My reflection… what should an instructor to do?
Most of us believe that group work is an important responsibility for collegiate undergraduates to experience. How to appropriately scaffold the group experience is another matter! Here are some best practices that I will be following in future group assignments.
- Mandate that each group decide on the primary method of communication and submit that choice to me after the first group meeting.
- Discuss the practices of more effective versus less effective groups. But how much hand-holding is needed? Many groups communicated effectively without any attention from me. How much time should I devote to group process in general… shouldn’t I devote my time on group process only to the groups which need my help with communication skills? In the end, I have to let students have the opportunity to get their hands dirty, and then reflect on what worked, and what could have been improved.
- Dispel some myths about group work in the “real world.” One critique of group work that students make of free-riders who don’t contribute to the group is that in the “real world,” free-riders don’t get to keep their jobs. This point was brought to me by two students after one class, but I had to counter their beliefs. In reality, organizational psychologists make hundreds of millions each year consulting for Fortune 500 companies because they struggle with problems of productivity… even in the United States, where workers are considered to be amongst the most productive in the world. Firing an employee who isn’t pulling their own weight — despite what Donald Trump might make you think — is a rather difficult and arduous process, and typically seen as a last resort for most managers. Perhaps for a generation brought up with the “voted of the island” mentality of Survivor and The Apprentice, the view of the cut-throat world of work has been distorted.
One remaining issue… how to handle individual accountability
Peer evaluation was 20 percent of the grade for this assignment. In most cases, students received full points. Only in cases where group members unanimously indicated that a student had not pulled his/her weight was this score reduced. Some research has indicated that group tasks with a “hybrid reward system” will lead to better outcomes (more time on task, more equal contribution from all members, etc.). A hybrid reward system includes an evaluation of the team’s work (the grade for the project) and an evaluation for each individual’s contribution. In my case, it is tough to say that the hybrid reward system insured the high quality of group work. In some instances, I would speculate that a few highly motivated students grew tired of working with free-riders, and decided that they would cut this student out of the loop, do the work this student was supposed to contribute, and then give this student a poor individual evaluation.

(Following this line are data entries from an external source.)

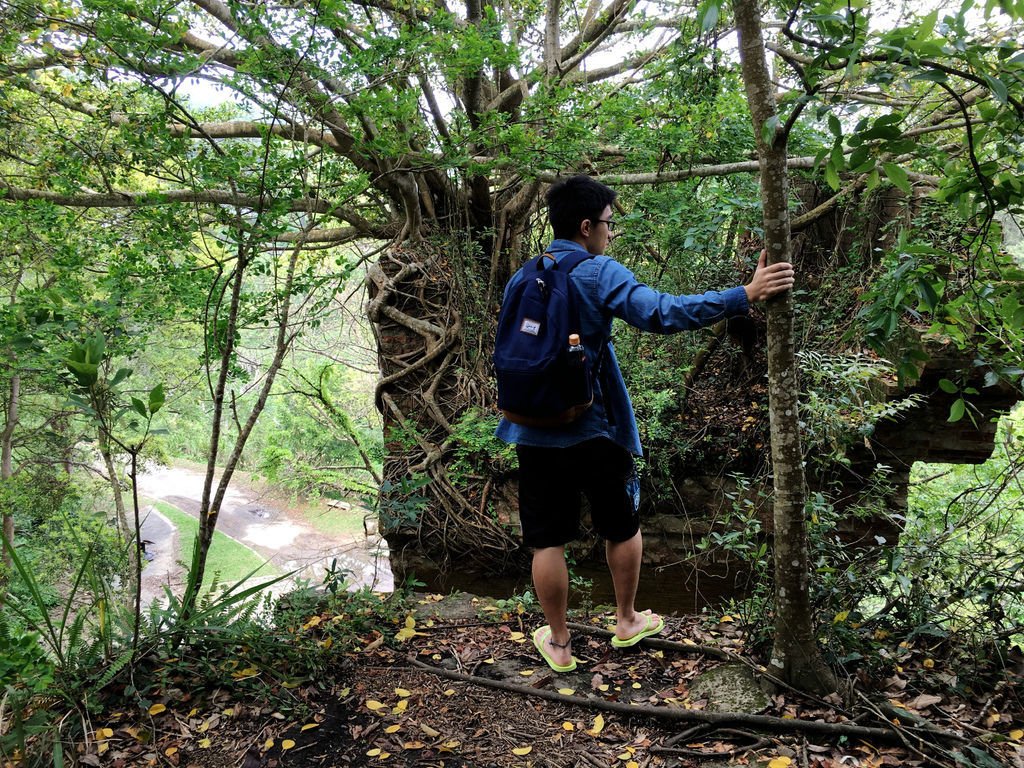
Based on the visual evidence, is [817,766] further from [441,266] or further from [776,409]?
[441,266]

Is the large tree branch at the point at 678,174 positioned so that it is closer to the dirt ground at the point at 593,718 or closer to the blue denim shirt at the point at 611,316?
the blue denim shirt at the point at 611,316

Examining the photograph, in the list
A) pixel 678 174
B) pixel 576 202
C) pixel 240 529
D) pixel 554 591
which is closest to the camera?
pixel 576 202

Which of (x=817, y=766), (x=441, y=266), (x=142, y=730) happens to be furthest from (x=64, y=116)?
(x=817, y=766)

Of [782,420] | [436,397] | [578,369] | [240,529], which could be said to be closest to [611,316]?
A: [578,369]

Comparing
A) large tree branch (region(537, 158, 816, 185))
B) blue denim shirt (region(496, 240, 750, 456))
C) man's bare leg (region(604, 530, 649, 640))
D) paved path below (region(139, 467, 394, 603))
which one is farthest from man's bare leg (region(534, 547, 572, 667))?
paved path below (region(139, 467, 394, 603))

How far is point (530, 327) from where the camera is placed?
2.20m

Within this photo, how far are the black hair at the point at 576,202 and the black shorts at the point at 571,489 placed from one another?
2.82 ft

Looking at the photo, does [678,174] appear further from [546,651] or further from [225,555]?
[225,555]

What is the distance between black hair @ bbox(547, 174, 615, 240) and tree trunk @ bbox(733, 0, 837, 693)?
61 cm

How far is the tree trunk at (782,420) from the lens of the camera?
191 cm

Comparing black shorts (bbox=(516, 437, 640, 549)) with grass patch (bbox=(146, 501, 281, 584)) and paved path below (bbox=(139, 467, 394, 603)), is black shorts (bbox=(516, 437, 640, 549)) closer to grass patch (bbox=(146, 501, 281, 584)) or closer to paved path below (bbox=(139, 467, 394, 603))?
paved path below (bbox=(139, 467, 394, 603))

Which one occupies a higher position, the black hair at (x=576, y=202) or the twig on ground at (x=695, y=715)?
the black hair at (x=576, y=202)

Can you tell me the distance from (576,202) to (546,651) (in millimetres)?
1906

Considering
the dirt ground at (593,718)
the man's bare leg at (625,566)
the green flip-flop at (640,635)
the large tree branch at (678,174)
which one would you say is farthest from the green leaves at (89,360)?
the large tree branch at (678,174)
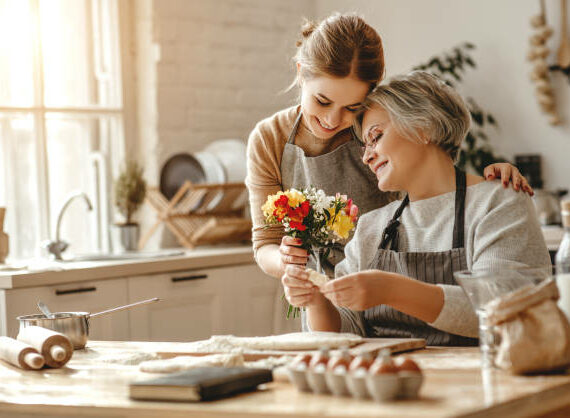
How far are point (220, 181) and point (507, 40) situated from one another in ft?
5.87

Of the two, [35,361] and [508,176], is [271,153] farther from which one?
[35,361]

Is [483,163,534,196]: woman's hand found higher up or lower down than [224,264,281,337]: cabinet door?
higher up

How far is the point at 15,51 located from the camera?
4.39 meters

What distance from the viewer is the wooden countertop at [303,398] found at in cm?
142

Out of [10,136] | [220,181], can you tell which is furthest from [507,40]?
[10,136]

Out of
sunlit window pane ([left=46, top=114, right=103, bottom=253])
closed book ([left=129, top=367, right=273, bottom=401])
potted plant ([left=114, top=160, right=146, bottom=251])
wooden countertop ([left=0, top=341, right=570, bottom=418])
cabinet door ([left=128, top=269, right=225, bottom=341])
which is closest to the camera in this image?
wooden countertop ([left=0, top=341, right=570, bottom=418])

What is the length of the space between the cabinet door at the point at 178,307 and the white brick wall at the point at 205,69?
0.71 m

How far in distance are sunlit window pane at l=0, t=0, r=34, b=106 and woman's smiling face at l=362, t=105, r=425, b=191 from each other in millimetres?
2612

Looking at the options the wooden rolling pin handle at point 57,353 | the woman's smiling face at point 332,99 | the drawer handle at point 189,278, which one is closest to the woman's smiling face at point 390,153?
the woman's smiling face at point 332,99

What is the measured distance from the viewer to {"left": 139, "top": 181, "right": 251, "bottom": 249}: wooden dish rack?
14.8 ft

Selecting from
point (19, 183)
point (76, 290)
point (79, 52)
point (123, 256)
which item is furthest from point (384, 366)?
point (79, 52)

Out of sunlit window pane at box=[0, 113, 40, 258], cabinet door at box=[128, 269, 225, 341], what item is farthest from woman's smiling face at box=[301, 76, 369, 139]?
sunlit window pane at box=[0, 113, 40, 258]

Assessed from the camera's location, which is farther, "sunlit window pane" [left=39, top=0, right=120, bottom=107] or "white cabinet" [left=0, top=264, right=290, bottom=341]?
"sunlit window pane" [left=39, top=0, right=120, bottom=107]

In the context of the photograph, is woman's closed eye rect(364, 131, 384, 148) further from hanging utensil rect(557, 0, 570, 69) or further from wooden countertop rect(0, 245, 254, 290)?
hanging utensil rect(557, 0, 570, 69)
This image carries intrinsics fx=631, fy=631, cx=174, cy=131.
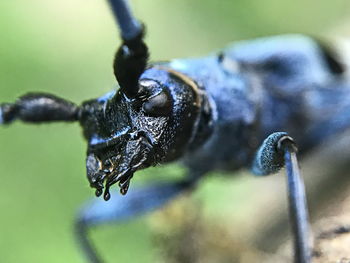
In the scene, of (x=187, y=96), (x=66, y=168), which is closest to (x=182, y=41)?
(x=66, y=168)

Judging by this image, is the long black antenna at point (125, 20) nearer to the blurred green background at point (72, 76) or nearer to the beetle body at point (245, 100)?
the beetle body at point (245, 100)

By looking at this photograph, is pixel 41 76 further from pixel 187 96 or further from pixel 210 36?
pixel 187 96

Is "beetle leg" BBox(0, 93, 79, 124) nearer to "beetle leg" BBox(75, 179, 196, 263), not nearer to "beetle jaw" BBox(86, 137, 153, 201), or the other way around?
"beetle jaw" BBox(86, 137, 153, 201)

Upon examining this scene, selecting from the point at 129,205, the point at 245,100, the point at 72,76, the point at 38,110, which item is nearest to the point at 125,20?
the point at 38,110

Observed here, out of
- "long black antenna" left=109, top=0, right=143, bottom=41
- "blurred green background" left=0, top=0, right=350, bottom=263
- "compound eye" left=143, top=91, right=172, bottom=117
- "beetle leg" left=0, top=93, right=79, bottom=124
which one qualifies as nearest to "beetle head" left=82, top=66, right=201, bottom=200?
"compound eye" left=143, top=91, right=172, bottom=117

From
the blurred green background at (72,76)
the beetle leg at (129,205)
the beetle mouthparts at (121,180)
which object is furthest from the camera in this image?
the blurred green background at (72,76)

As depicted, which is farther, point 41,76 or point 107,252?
point 41,76

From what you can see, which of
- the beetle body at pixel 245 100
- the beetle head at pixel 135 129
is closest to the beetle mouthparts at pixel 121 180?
the beetle head at pixel 135 129
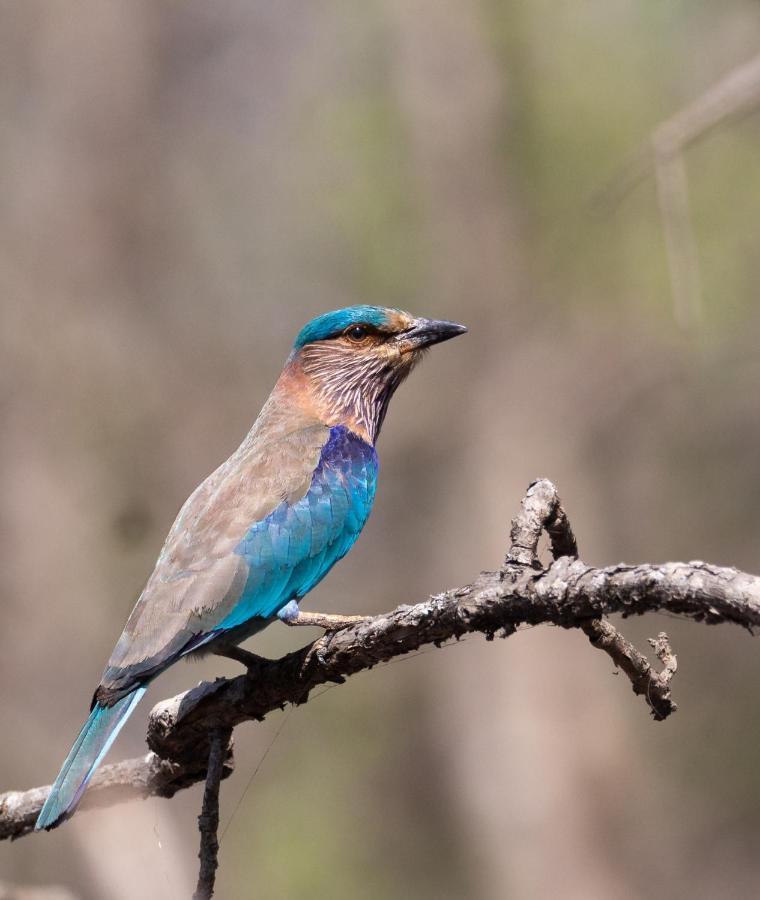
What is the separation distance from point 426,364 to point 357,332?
673 centimetres

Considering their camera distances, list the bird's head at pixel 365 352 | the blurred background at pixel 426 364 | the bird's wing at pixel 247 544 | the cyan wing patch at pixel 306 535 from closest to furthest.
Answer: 1. the bird's wing at pixel 247 544
2. the cyan wing patch at pixel 306 535
3. the bird's head at pixel 365 352
4. the blurred background at pixel 426 364

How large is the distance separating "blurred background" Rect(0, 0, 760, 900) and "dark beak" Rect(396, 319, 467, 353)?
4588mm

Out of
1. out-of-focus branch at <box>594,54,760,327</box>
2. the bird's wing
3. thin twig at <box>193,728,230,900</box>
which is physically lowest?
thin twig at <box>193,728,230,900</box>

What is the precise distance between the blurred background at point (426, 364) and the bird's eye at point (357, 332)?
176 inches

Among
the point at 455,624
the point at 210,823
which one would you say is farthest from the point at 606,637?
the point at 210,823

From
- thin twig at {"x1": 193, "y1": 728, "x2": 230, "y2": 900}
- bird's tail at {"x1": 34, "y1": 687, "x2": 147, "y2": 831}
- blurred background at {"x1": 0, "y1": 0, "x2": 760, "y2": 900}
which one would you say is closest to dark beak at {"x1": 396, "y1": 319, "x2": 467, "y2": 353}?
bird's tail at {"x1": 34, "y1": 687, "x2": 147, "y2": 831}

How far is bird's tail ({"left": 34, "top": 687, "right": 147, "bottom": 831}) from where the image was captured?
3270 millimetres

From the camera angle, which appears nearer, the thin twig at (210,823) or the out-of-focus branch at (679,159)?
the thin twig at (210,823)

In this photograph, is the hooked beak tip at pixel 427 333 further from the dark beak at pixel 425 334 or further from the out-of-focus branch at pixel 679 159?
the out-of-focus branch at pixel 679 159

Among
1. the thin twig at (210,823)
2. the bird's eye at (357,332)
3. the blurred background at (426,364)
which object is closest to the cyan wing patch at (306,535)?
the thin twig at (210,823)

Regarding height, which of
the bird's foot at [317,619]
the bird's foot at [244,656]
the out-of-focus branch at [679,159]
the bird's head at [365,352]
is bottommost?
the bird's foot at [244,656]

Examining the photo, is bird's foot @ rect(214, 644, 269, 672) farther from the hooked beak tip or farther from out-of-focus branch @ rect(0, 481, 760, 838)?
the hooked beak tip

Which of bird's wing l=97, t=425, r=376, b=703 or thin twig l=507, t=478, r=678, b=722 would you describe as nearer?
thin twig l=507, t=478, r=678, b=722

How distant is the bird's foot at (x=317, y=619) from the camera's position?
3.45m
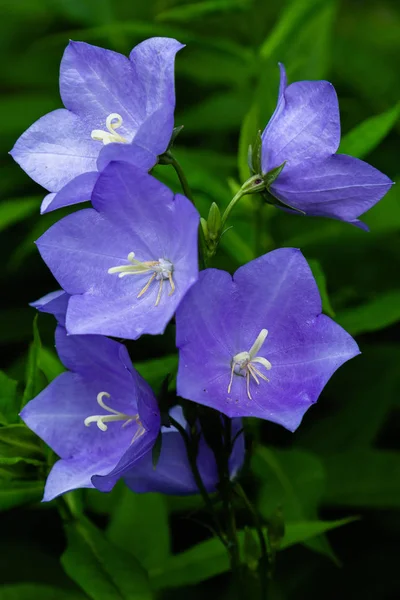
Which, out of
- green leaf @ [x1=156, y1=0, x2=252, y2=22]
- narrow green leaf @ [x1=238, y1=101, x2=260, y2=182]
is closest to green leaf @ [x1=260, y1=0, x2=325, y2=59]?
green leaf @ [x1=156, y1=0, x2=252, y2=22]

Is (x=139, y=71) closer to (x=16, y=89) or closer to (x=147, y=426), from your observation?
(x=147, y=426)

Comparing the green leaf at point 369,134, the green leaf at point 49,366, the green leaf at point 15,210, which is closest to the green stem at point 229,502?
the green leaf at point 49,366

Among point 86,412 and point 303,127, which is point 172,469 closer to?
point 86,412

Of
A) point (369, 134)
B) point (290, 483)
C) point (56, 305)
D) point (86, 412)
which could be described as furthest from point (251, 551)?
point (369, 134)

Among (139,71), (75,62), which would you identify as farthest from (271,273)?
(75,62)

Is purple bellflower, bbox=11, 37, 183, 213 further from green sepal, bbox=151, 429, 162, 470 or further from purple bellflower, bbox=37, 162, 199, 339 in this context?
green sepal, bbox=151, 429, 162, 470
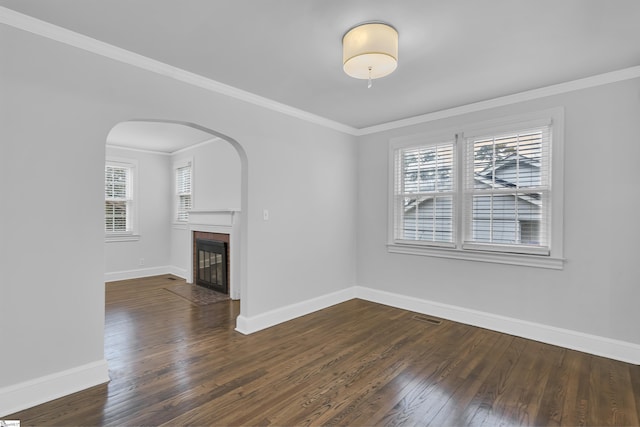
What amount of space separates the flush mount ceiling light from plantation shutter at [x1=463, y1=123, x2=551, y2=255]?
6.48 ft

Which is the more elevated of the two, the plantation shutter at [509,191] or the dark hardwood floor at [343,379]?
the plantation shutter at [509,191]

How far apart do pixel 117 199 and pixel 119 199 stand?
0.04m

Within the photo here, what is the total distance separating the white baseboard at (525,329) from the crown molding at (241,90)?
2.39m

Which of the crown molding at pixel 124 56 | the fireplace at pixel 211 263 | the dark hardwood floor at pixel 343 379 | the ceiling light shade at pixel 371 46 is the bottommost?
the dark hardwood floor at pixel 343 379

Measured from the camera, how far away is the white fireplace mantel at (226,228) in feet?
16.3

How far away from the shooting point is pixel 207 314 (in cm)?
412

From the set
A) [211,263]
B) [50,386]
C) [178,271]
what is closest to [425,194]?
[211,263]

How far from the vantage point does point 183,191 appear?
659 centimetres

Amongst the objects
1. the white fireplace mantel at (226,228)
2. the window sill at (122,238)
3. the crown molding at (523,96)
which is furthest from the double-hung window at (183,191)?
the crown molding at (523,96)

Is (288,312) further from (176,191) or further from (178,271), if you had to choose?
(176,191)

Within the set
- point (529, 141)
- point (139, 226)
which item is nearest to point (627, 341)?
point (529, 141)

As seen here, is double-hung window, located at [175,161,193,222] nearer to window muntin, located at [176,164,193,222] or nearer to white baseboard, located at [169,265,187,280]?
window muntin, located at [176,164,193,222]

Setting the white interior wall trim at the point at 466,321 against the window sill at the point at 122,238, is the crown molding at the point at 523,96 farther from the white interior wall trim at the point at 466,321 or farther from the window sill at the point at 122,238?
the window sill at the point at 122,238

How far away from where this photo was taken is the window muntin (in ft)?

I will continue to advocate that the best way to get strong group participation is to design a meaningful and clear group project from the ground-up. Meaningful work that can be delegated helps students to organize. One thing I will implement will be forced checkpoints where I can check not only the product (the paper, as it evolves) but also the group process (what issues, such as communication, need to be addressed?). While my experience with this assignment hit a few significant road-bumps, ultimately, it reinforced my belief that students can effectively work in groups when they delegate and communicate, and that having the opportunity for such assignments is an essential feature of undergraduate education.